Work to complete:
Below are some records; copy them word for word and drop the pictures.

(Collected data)
____
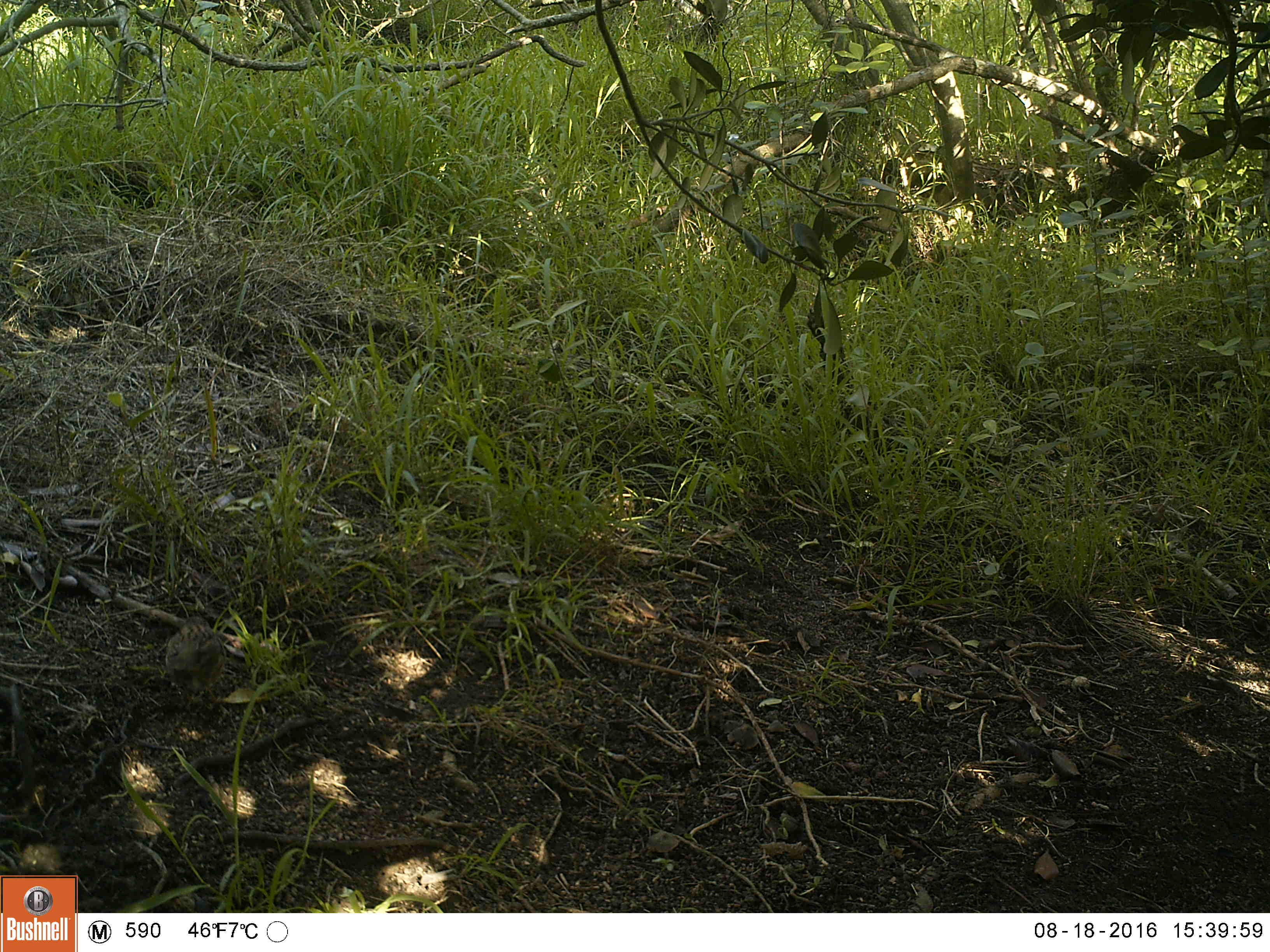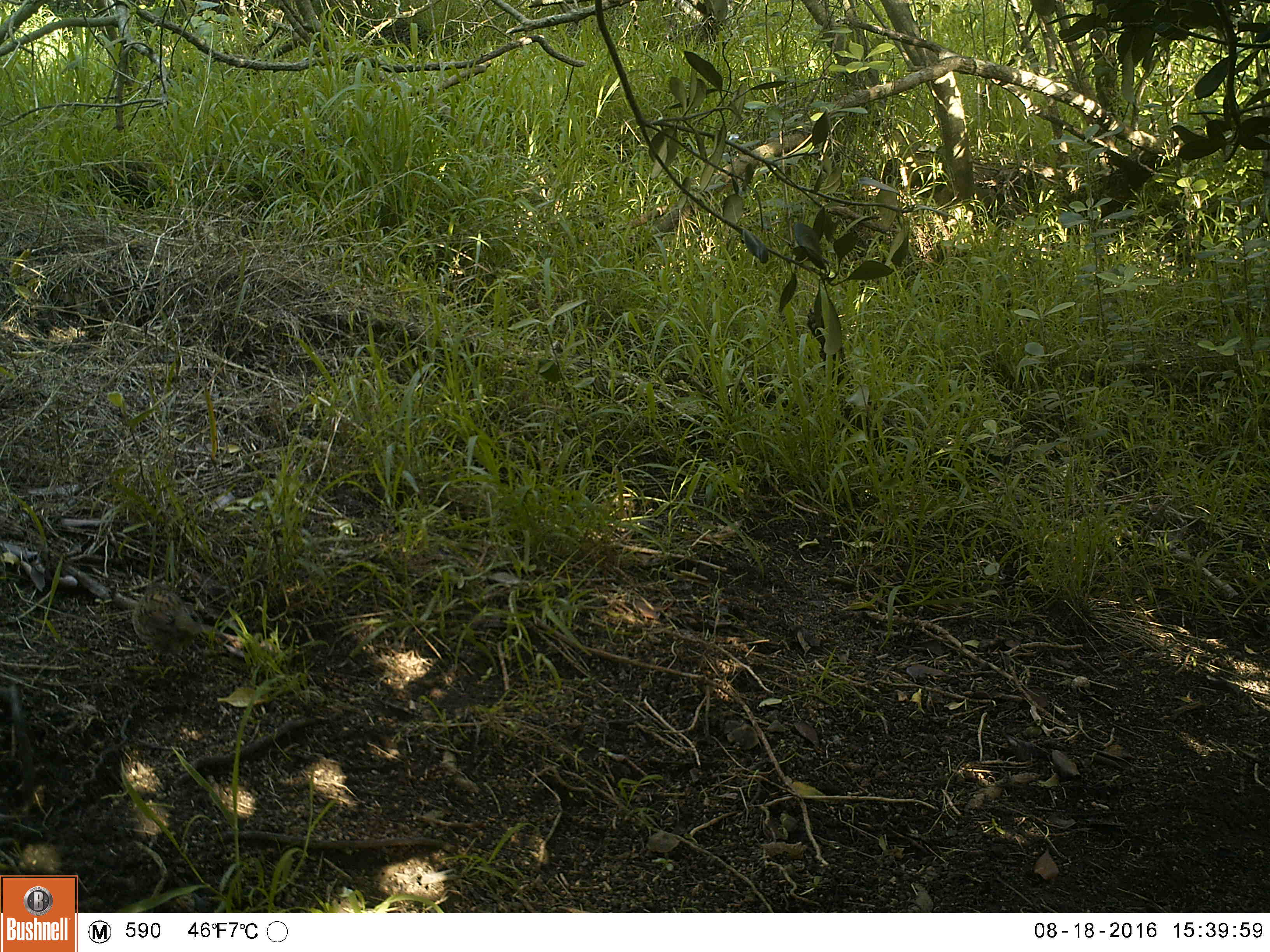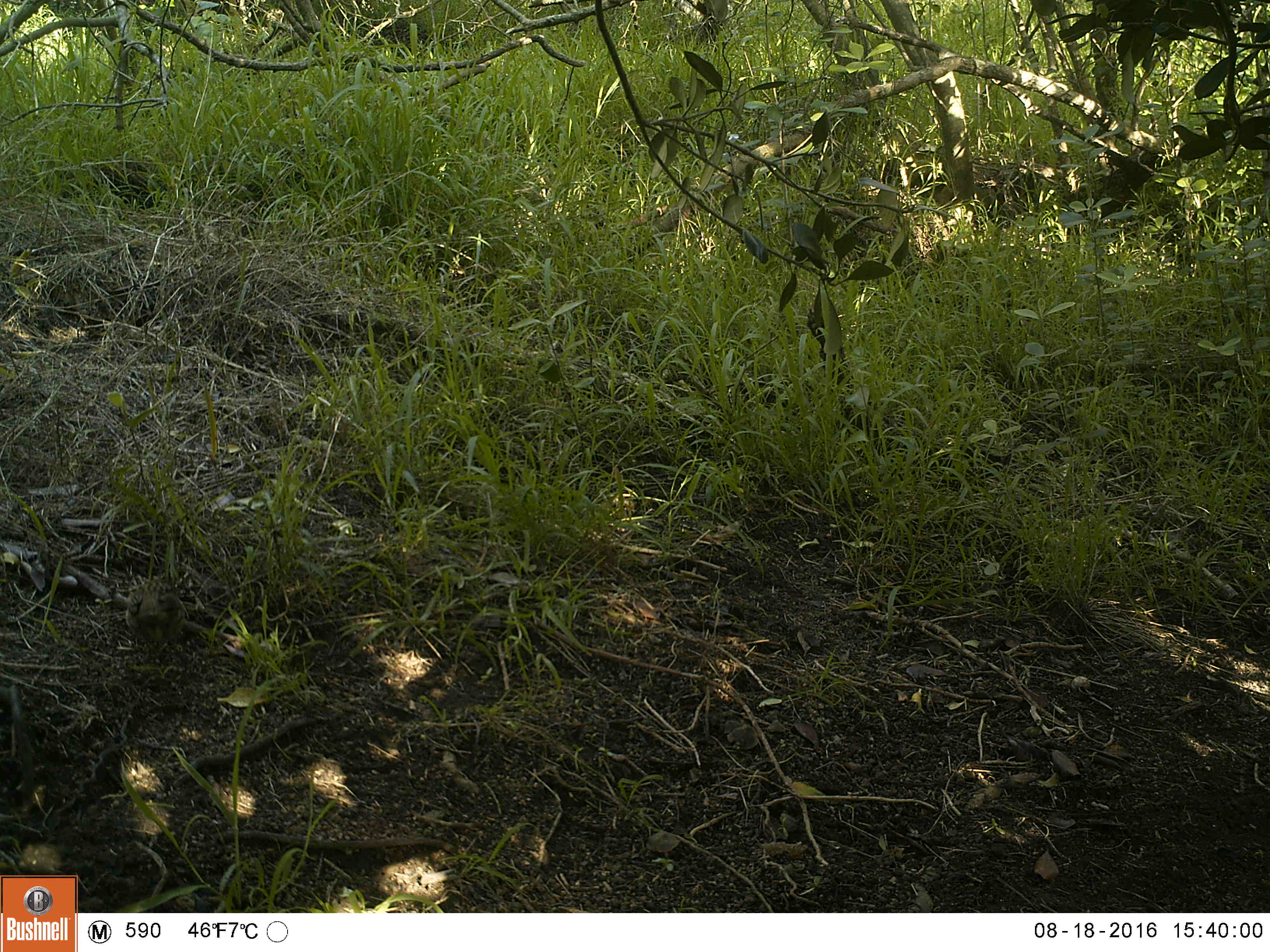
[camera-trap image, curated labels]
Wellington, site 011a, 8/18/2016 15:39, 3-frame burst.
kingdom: Animalia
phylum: Chordata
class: Aves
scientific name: Aves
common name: bird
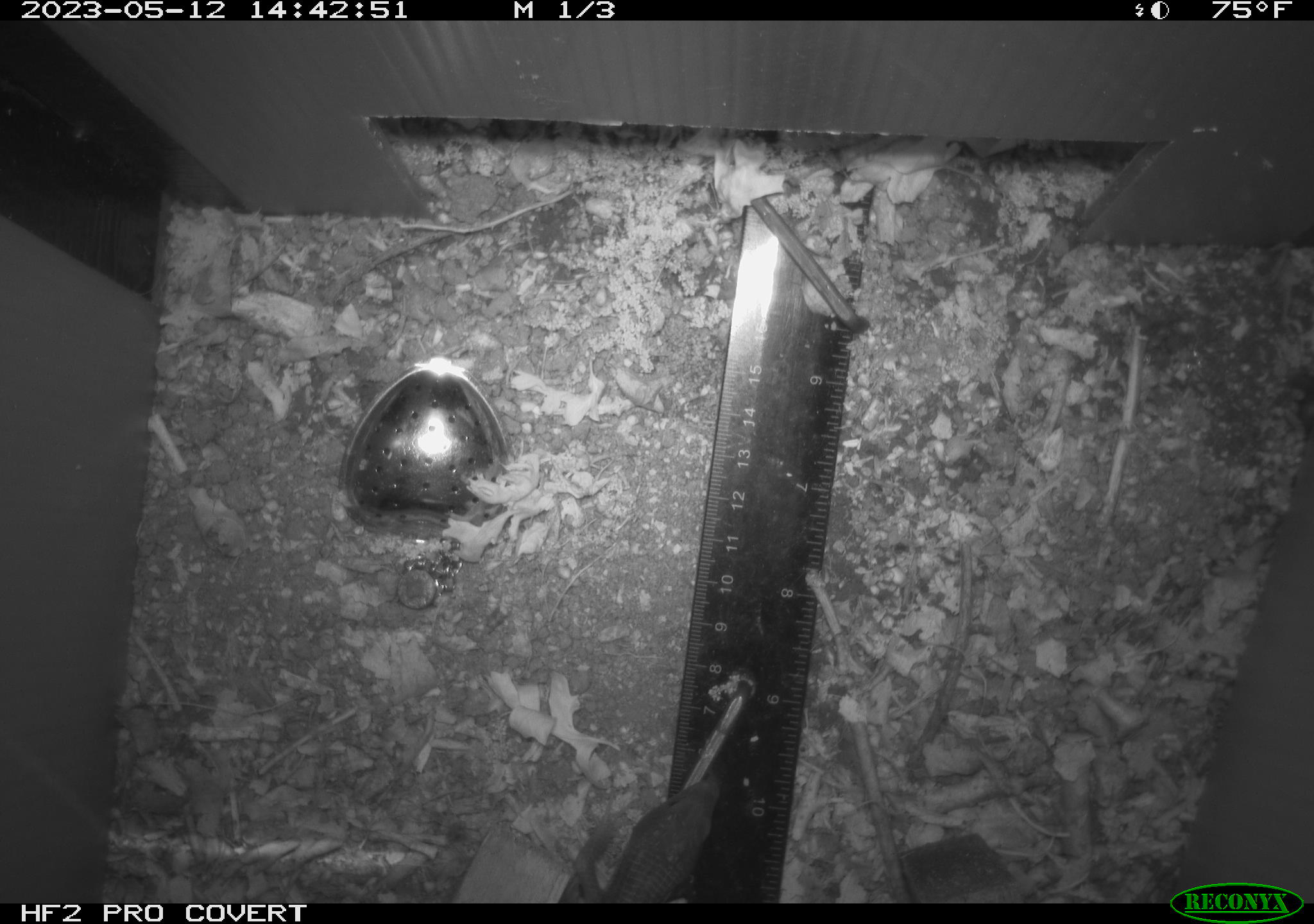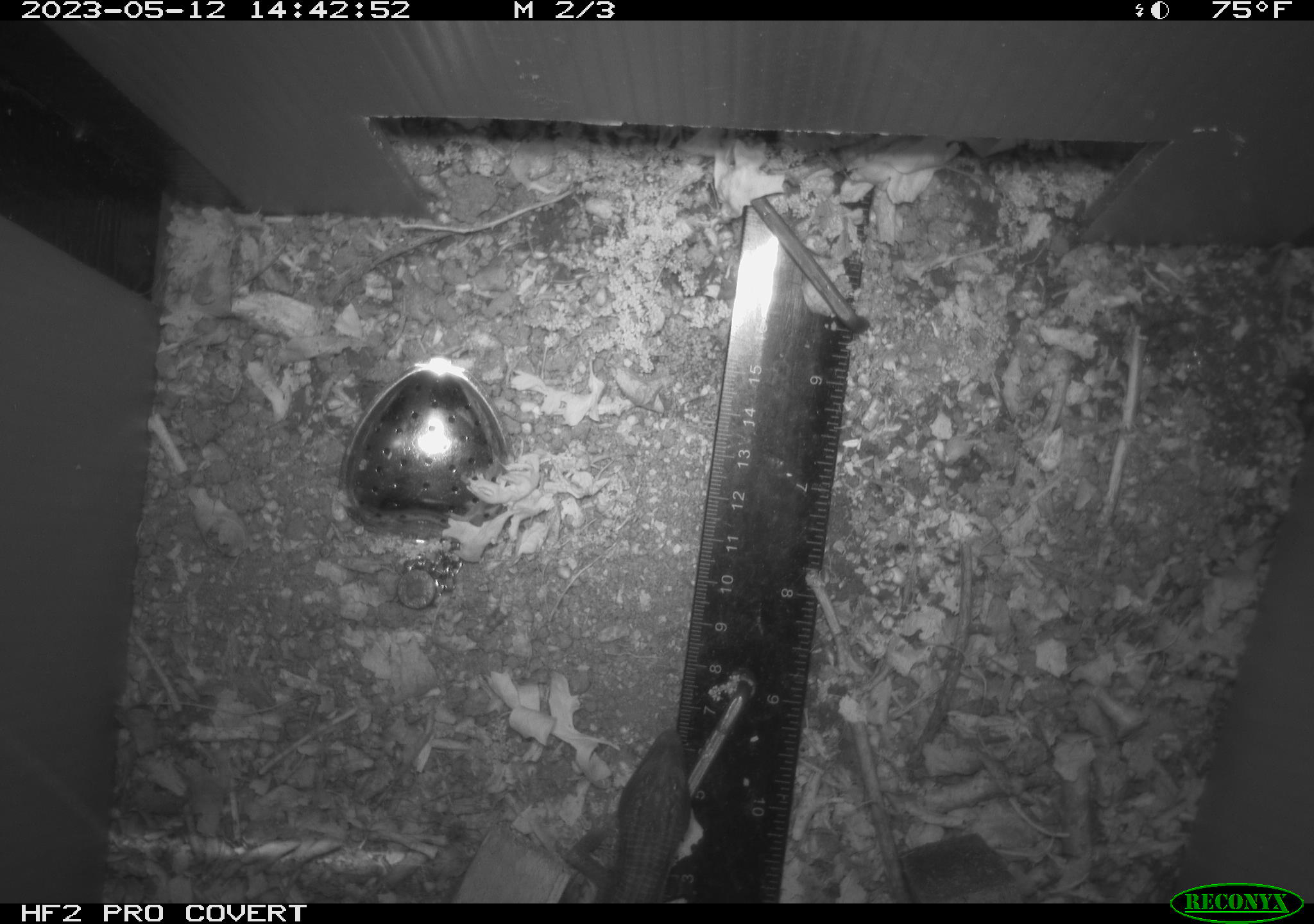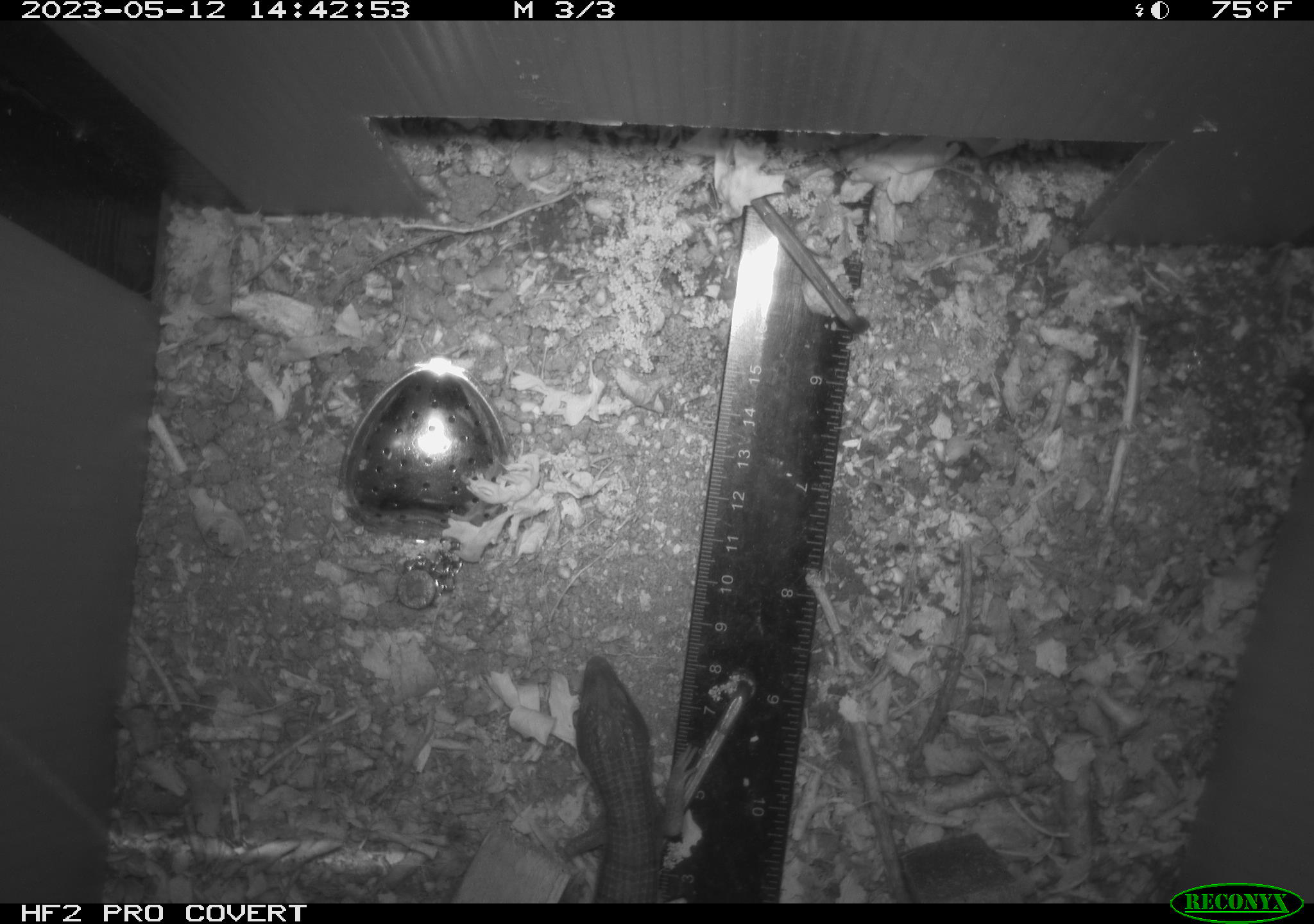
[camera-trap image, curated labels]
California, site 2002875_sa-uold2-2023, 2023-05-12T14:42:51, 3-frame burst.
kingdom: Animalia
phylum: Chordata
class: Reptilia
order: Squamata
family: Anguidae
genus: Elgaria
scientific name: Elgaria multicarinata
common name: southern alligator lizard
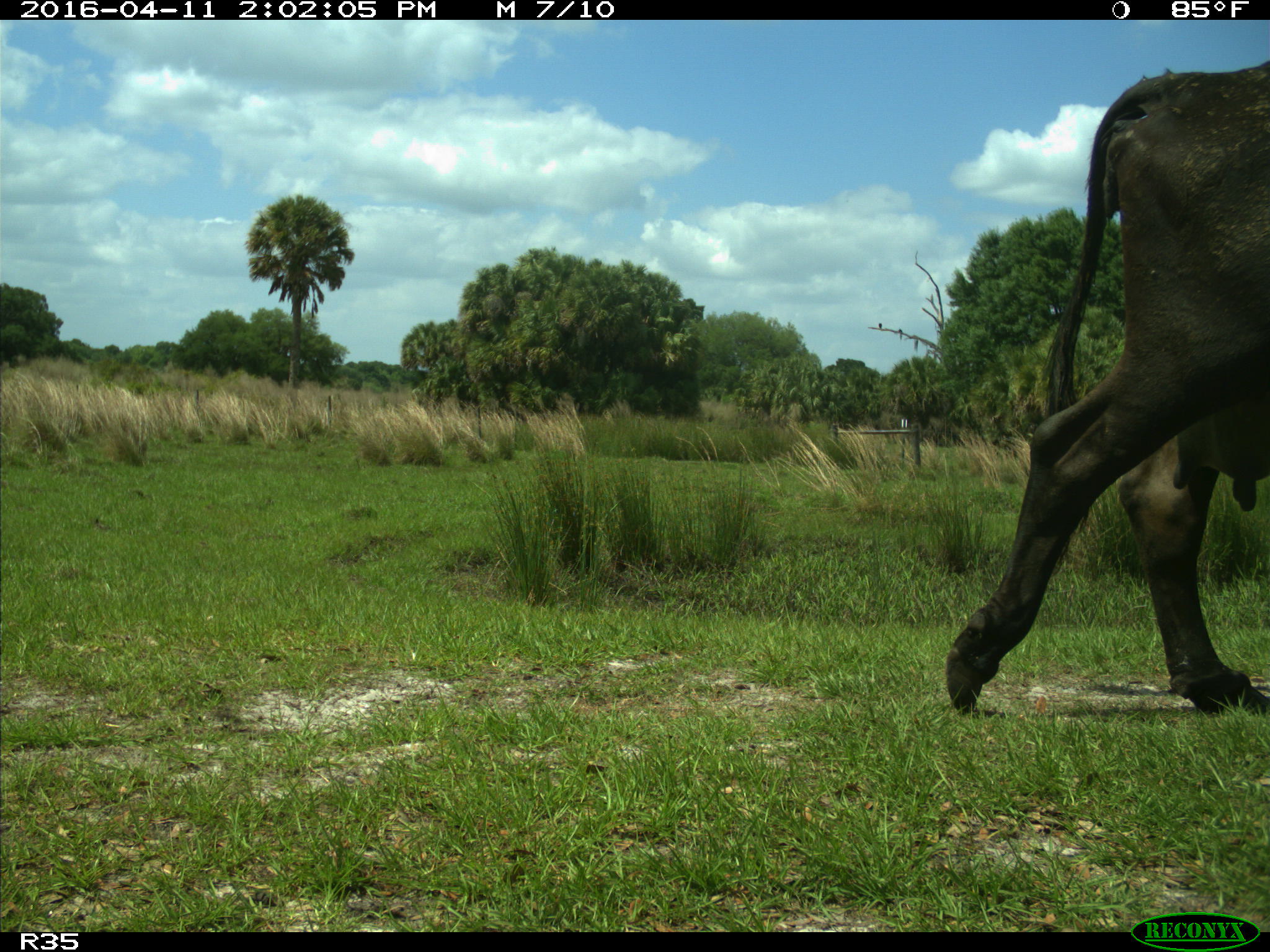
____
Result of the exercise:
[camera-trap image, curated labels]
Wellington, site 011a, 8/18/2016 15:39, 3-frame burst.
kingdom: Animalia
phylum: Chordata
class: Aves
scientific name: Aves
common name: bird
[camera-trap image, curated labels]
California, site 2002875_sa-uold2-2023, 2023-05-12T14:42:51, 3-frame burst.
kingdom: Animalia
phylum: Chordata
class: Reptilia
order: Squamata
family: Anguidae
genus: Elgaria
scientific name: Elgaria multicarinata
common name: southern alligator lizard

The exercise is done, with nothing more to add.